_The records_
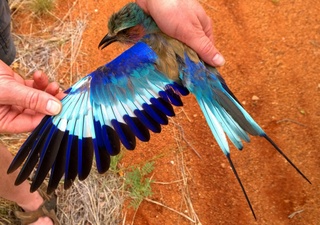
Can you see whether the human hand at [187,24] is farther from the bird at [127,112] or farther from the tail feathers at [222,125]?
the tail feathers at [222,125]

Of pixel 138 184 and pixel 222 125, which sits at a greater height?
pixel 222 125

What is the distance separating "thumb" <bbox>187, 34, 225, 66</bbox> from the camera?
291 cm

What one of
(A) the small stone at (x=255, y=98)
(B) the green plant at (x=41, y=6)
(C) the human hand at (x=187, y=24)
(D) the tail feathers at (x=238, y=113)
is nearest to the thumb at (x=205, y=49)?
(C) the human hand at (x=187, y=24)

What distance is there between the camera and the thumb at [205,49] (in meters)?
2.91

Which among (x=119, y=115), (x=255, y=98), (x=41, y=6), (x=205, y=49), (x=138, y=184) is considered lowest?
(x=255, y=98)

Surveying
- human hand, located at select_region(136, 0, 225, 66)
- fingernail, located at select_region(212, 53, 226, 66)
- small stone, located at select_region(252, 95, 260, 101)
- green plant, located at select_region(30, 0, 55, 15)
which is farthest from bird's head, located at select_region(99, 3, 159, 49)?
green plant, located at select_region(30, 0, 55, 15)

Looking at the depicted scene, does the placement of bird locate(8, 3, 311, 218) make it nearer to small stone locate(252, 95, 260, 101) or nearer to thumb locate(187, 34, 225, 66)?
thumb locate(187, 34, 225, 66)

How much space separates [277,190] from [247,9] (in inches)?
72.1

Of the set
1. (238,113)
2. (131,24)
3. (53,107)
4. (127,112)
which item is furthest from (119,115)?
(131,24)

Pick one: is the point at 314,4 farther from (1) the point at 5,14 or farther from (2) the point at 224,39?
(1) the point at 5,14

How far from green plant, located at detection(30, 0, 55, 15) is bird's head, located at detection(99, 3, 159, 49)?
128 centimetres

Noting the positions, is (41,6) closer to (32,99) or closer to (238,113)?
(32,99)

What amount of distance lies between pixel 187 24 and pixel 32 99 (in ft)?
3.51

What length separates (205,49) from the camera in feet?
9.55
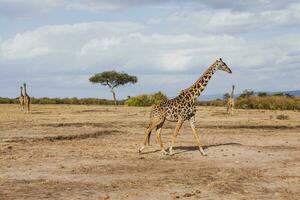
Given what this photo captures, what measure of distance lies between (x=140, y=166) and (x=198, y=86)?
4.52 m

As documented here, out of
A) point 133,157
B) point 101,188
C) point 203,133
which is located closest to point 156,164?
point 133,157

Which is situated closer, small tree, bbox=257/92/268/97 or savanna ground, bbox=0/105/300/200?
savanna ground, bbox=0/105/300/200

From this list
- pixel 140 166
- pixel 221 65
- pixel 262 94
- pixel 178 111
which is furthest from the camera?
pixel 262 94

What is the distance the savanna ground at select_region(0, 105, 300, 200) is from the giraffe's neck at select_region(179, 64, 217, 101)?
185 centimetres

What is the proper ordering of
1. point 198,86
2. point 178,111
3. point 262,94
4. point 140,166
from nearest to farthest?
point 140,166
point 178,111
point 198,86
point 262,94

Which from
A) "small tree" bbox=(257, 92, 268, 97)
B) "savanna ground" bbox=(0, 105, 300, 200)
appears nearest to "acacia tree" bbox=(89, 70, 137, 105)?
"small tree" bbox=(257, 92, 268, 97)

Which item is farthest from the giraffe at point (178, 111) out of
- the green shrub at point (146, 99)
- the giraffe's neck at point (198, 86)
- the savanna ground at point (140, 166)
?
the green shrub at point (146, 99)

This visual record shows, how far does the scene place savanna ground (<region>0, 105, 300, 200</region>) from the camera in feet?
44.2

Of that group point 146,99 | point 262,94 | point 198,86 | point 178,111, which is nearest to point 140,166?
point 178,111

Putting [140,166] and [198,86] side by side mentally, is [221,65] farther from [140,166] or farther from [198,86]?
[140,166]

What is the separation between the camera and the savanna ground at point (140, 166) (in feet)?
44.2

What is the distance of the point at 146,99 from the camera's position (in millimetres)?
65375

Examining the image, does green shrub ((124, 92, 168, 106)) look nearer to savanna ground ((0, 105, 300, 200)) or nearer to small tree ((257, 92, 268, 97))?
small tree ((257, 92, 268, 97))

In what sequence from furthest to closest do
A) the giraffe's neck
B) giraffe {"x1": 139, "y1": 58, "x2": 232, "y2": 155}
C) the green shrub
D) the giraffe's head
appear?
1. the green shrub
2. the giraffe's head
3. the giraffe's neck
4. giraffe {"x1": 139, "y1": 58, "x2": 232, "y2": 155}
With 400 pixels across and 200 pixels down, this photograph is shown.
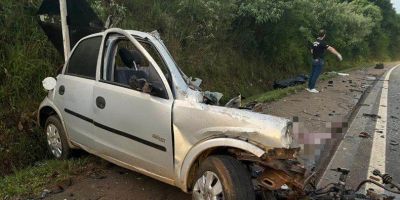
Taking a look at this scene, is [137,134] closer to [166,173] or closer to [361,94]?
[166,173]

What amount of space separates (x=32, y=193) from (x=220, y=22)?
8.80 meters

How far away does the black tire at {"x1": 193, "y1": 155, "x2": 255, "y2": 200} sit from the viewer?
3.15 meters

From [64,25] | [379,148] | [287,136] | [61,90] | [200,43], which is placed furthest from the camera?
[200,43]

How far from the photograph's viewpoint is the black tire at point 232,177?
124 inches

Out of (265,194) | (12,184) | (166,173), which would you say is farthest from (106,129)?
(265,194)

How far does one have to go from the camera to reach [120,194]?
4152 mm

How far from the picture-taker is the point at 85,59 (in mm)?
4766

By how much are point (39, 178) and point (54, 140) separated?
0.72 m

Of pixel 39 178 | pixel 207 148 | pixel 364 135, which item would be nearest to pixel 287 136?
Answer: pixel 207 148

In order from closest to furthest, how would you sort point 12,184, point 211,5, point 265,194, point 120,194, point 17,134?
point 265,194 → point 120,194 → point 12,184 → point 17,134 → point 211,5

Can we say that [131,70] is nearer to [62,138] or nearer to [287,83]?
[62,138]

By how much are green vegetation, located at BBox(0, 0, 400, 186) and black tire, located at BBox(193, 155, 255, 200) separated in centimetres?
345

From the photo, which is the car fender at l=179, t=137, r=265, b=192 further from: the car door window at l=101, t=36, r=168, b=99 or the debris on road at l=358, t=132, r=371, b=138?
the debris on road at l=358, t=132, r=371, b=138

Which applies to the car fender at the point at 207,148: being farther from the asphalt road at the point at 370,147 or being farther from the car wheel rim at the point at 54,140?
the car wheel rim at the point at 54,140
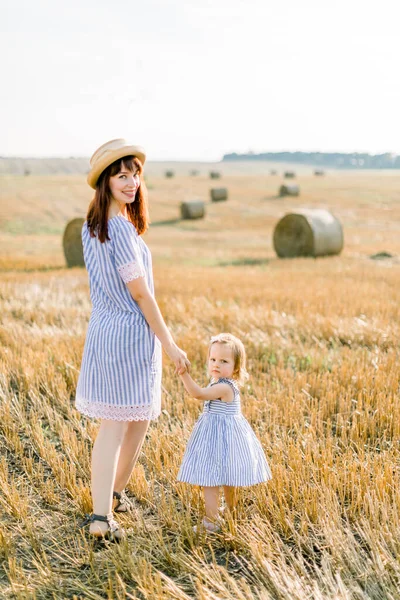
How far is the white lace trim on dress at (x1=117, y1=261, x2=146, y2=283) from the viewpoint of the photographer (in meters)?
3.29

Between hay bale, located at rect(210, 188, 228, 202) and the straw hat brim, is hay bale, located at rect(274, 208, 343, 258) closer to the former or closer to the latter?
the straw hat brim

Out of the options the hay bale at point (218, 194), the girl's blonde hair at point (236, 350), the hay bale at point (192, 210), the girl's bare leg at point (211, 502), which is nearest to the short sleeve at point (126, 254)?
the girl's blonde hair at point (236, 350)

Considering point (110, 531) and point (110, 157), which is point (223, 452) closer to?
point (110, 531)

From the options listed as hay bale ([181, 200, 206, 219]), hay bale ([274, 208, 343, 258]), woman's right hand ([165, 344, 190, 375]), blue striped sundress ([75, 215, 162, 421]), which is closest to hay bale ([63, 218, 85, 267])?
hay bale ([274, 208, 343, 258])

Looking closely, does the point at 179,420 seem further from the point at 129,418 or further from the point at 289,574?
the point at 289,574

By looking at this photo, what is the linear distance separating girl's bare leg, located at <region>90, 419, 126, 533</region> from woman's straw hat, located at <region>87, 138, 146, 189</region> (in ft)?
4.02

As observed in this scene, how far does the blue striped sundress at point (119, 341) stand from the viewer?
334 centimetres

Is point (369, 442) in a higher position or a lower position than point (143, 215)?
lower

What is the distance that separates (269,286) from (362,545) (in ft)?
26.9

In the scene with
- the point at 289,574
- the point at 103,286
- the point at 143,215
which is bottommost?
the point at 289,574

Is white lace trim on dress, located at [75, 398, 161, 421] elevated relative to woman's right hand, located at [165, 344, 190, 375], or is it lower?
lower

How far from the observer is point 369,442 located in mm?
4312

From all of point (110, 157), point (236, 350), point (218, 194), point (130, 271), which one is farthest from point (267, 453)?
point (218, 194)

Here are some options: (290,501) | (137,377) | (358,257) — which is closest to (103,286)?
(137,377)
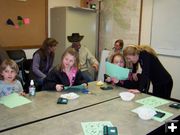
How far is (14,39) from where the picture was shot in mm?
3990

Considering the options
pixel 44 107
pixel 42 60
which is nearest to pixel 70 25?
pixel 42 60

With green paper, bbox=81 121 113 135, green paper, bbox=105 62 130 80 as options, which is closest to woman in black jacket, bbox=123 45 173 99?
green paper, bbox=105 62 130 80

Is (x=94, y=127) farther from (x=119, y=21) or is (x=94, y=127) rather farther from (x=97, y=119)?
(x=119, y=21)

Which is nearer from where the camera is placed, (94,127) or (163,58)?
(94,127)

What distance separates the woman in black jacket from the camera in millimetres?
2400

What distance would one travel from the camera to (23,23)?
4.05 m

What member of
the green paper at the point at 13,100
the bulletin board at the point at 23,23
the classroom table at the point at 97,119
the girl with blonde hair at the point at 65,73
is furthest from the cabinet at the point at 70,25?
the classroom table at the point at 97,119

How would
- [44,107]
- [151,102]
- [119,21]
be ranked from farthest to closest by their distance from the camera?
1. [119,21]
2. [151,102]
3. [44,107]

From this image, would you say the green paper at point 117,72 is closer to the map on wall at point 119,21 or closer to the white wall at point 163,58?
the white wall at point 163,58

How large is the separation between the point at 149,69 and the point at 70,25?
7.40ft

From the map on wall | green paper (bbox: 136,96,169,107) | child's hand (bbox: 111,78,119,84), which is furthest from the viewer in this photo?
the map on wall

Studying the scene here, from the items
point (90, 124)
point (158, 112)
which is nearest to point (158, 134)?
point (158, 112)

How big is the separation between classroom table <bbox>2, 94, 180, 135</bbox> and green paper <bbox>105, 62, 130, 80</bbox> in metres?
0.56

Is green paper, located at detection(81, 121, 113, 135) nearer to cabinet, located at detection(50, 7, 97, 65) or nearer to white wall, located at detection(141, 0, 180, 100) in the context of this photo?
white wall, located at detection(141, 0, 180, 100)
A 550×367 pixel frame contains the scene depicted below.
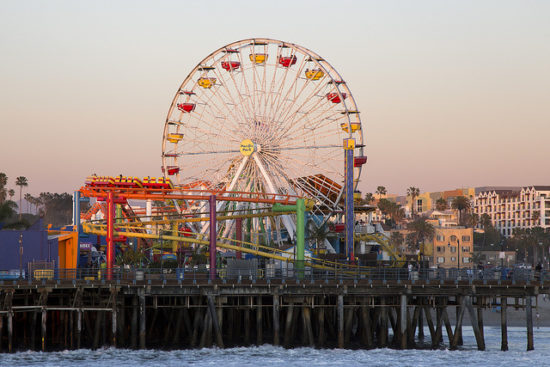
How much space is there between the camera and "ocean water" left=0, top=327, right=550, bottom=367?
58156mm

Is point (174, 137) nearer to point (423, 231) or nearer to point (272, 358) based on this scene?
point (272, 358)

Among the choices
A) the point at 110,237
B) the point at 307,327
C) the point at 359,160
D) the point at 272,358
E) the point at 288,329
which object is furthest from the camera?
the point at 359,160

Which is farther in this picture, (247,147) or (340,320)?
(247,147)

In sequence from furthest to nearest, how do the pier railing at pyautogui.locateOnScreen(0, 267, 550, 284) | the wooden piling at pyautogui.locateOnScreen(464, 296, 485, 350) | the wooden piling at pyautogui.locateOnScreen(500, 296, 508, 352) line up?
the wooden piling at pyautogui.locateOnScreen(464, 296, 485, 350), the pier railing at pyautogui.locateOnScreen(0, 267, 550, 284), the wooden piling at pyautogui.locateOnScreen(500, 296, 508, 352)

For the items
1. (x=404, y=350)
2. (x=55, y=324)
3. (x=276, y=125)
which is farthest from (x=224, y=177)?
(x=404, y=350)

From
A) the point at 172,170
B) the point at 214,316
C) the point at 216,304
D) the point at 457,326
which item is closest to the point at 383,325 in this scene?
the point at 457,326

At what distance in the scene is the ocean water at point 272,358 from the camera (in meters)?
58.2

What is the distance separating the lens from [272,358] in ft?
198

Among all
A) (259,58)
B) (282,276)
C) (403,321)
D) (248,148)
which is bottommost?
(403,321)

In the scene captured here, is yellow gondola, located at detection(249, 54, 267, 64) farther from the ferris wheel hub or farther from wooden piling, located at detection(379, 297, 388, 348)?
wooden piling, located at detection(379, 297, 388, 348)

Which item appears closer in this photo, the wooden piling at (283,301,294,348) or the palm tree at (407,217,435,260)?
the wooden piling at (283,301,294,348)

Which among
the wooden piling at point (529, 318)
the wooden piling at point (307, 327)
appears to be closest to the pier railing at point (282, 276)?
the wooden piling at point (529, 318)

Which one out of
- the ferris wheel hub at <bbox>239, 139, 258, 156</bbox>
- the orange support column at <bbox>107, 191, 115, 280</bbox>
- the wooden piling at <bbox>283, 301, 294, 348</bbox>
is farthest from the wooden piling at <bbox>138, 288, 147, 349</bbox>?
the ferris wheel hub at <bbox>239, 139, 258, 156</bbox>

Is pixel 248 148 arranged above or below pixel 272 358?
above
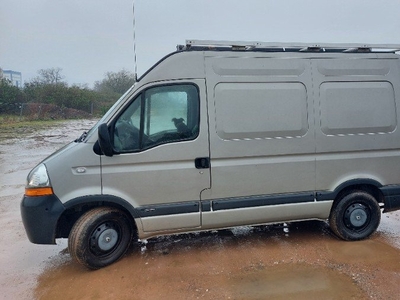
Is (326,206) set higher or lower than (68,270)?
higher

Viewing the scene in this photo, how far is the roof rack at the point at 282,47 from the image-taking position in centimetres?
402

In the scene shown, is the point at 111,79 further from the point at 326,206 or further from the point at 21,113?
the point at 326,206

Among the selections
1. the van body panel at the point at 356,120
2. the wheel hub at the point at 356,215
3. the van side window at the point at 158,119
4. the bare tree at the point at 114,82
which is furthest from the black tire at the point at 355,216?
the bare tree at the point at 114,82

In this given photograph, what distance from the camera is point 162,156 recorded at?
3.81 meters

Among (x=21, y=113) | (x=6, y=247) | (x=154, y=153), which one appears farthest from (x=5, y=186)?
(x=21, y=113)

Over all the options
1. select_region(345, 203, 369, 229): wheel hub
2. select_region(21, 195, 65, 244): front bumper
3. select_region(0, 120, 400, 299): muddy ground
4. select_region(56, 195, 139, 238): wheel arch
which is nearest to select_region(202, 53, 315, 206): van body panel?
select_region(345, 203, 369, 229): wheel hub

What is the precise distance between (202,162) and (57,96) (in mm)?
31298

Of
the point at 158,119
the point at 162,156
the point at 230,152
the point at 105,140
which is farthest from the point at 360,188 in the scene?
the point at 105,140

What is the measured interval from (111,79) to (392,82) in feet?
123

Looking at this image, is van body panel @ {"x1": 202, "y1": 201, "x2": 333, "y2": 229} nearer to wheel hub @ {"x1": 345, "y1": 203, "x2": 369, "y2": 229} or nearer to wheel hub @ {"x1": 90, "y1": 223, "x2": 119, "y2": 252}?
wheel hub @ {"x1": 345, "y1": 203, "x2": 369, "y2": 229}

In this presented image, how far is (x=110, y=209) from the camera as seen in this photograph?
384 cm

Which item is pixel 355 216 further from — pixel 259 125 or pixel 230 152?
pixel 230 152

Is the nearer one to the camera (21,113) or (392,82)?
(392,82)

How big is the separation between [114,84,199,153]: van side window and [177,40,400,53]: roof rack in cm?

_Exercise aim_
Print the data word for word, beginning at the line containing "What distance separates" and ending after the line containing "3. [44,107]".

_Task solution_
What distance separates the woman in black jacket from the camera in millimetres?
2400

What distance would one travel from the camera to (23,23)?
4.05 m

What member of
the green paper at the point at 13,100
the bulletin board at the point at 23,23
the classroom table at the point at 97,119
the girl with blonde hair at the point at 65,73
is furthest from the cabinet at the point at 70,25?
the classroom table at the point at 97,119

How would
- [44,107]
- [151,102]
- [119,21]
be ranked from farthest to closest by their distance from the camera?
1. [119,21]
2. [151,102]
3. [44,107]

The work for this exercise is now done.